> _Passage provided_:
..............................

In this talk, I show that training on the fly leads to highly accurate machine-learned force fields (MLFF) that meet the challenges of predicting properties at finite temperatures with an accuracy close to the original first-principles methods. Our machine learning approach is based on Bayesian inference and uses a combination of radial and angular features computed locally for each atom. Bayesian regression not only provides predictions for the energies, forces, and stress tensor, but also predicts the uncertainty of these predictions. When the uncertainties exceed a certain threshold, on-the-fly first-principles calculations are performed, the structure is added to the training data set, and the MLFF is refined. Training is simply done by heating (or cooling) all phases of interest. Typically, an accurate force field can be obtained in a few days, and the training requires no special intervention or expertise by the user.

The accuracy of the approach is demonstrated for several materials, including the first-order displacing martensitic phase transition from hcp to bcc zirconium, zirconia with two phase transitions from monoclinic to tetragonal to cubic, melting temperatures of Al, Si, Ge, Sn, and MgO, and the phase transition temperatures of organic perovskites.

Finally, we show that the difference between different functionals or between density functional theory and the random phase approximations can be learned very efficiently. This allows us to simulate the phase transition temperatures of zirconia using correlated wave functional methods. The results are in almost perfect agreement with all available experimental data.

..............................

> _Task item A_: List every material whose melting temperature is named in the passage on machine-learned force fields.
> _Task item B_: Retype the passage on machine-learned force fields from "The accuracy of" to "of organic perovskites.".

> _Records from a data collection_:
..............................

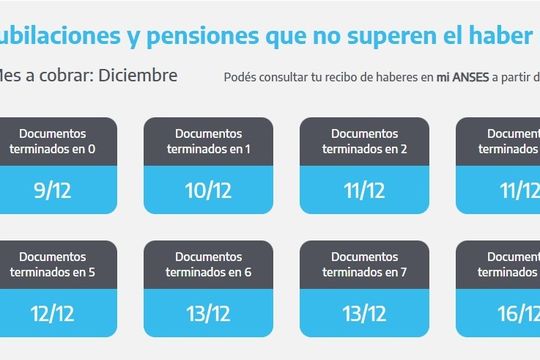 Conocé el detalle del calendario de pagos de la ANSES para este jueves 12 de diciembre. Jubilaciones, pensiones, AUH, Asignación Familiar y demás.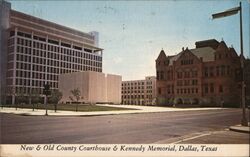 New & Old Dallas County Courthouse & Kennedy Memorial Texas Postcard Postcard Postcard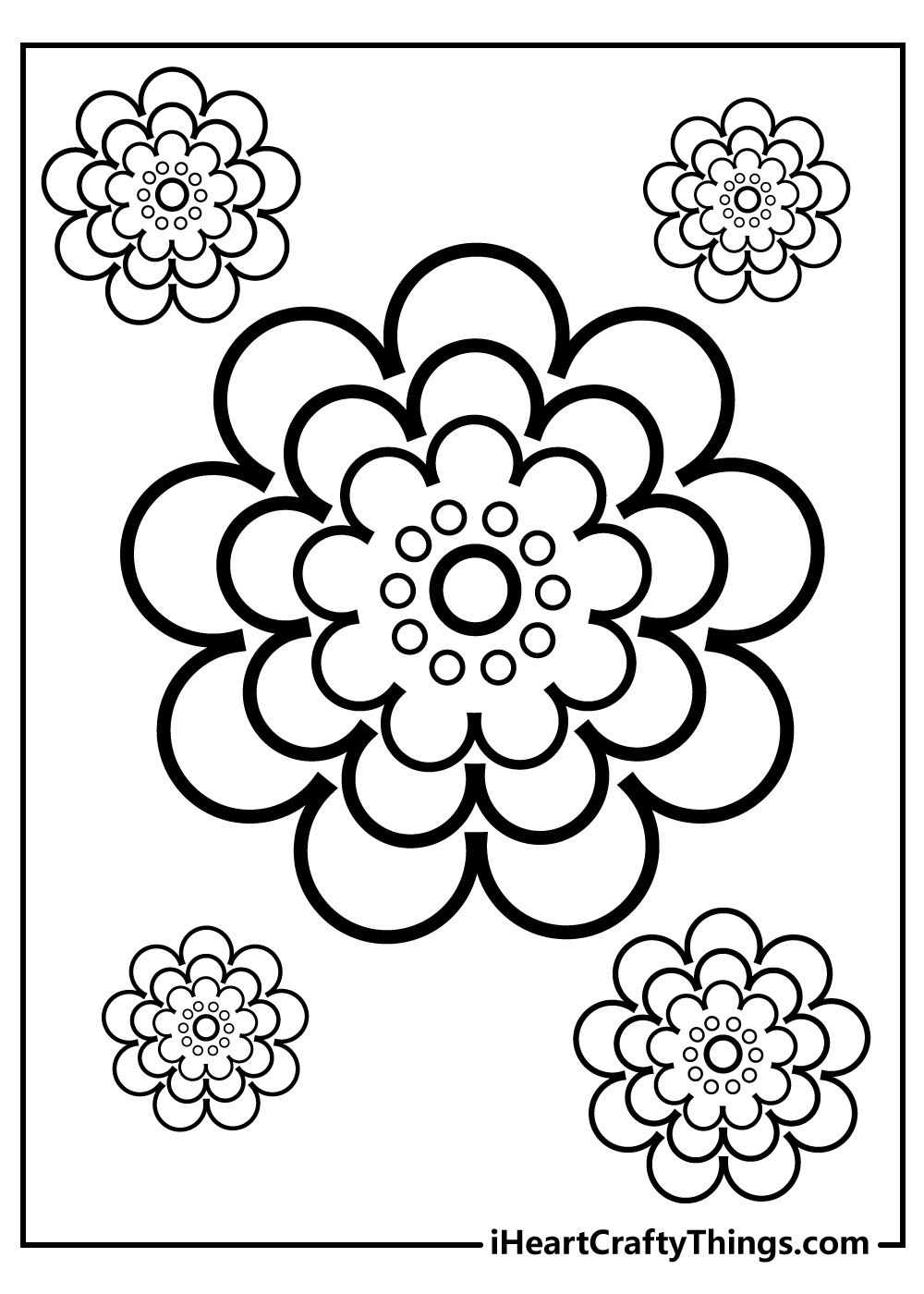 simple flower coloring pages for adults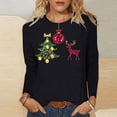 thumbnail image 1 of Ounisa Long Sleeve Womens Tops Casual Loose Fit Crewneck T Shirts Solid Lightweight Length Tunic Tops Christmas Tree Lights Christmas Gifts Elk Sequin Graphic Pullover, 1 of 5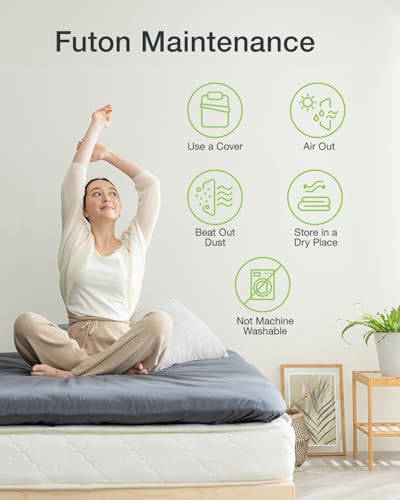 FULI Japanese Futon, King Size, White - Foldable Shikibuton Floor Bed - Medium Firm Quilted Cotton Sleeping Pad, Portable Roll-Up Japanese Floor Bed for Guests & Small Spaces FULI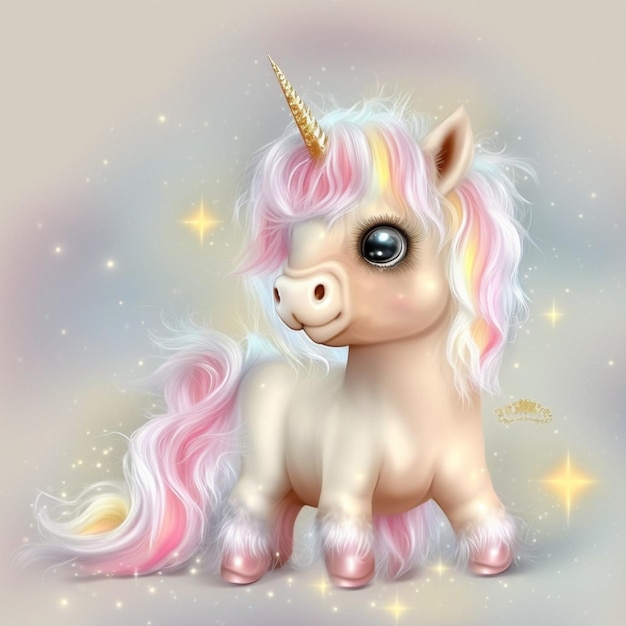 A unicorn with a pink mane and pink hair is on a blue background.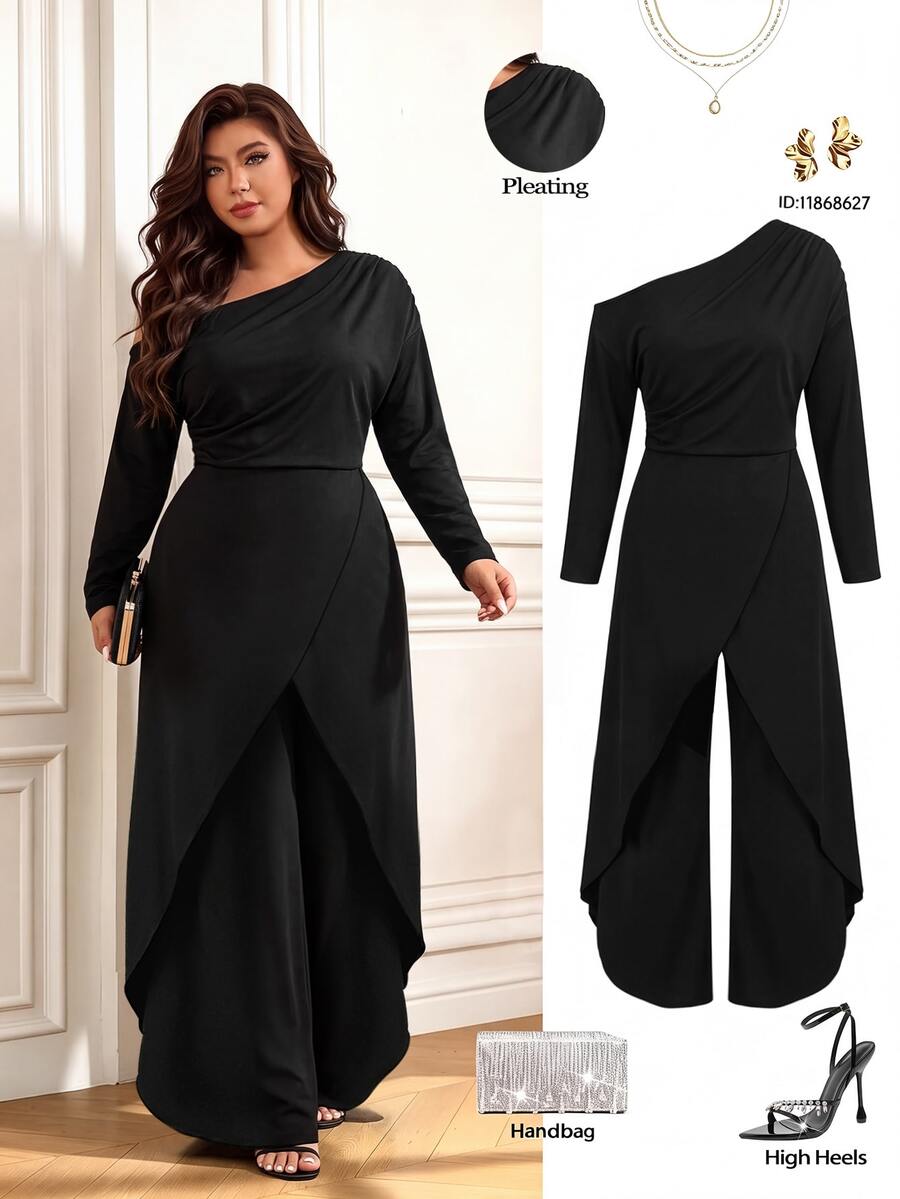 Elenzga Plus Size Women's Early Autumn Solid Color Long Sleeve Cinched Waist Asymmetrical Jumpsuit Fall - Black - View 1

..............................

> _Task result A_: Al, Si, Ge, Sn, MgO

> _Task result B_:
The accuracy of the approach is demonstrated for several materials, including the first-order displacing martensitic phase transition from hcp to bcc zirconium, zirconia with two phase transitions from monoclinic to tetragonal to cubic, melting temperatures of Al, Si, Ge, Sn, and MgO, and the phase transition temperatures of organic perovskites.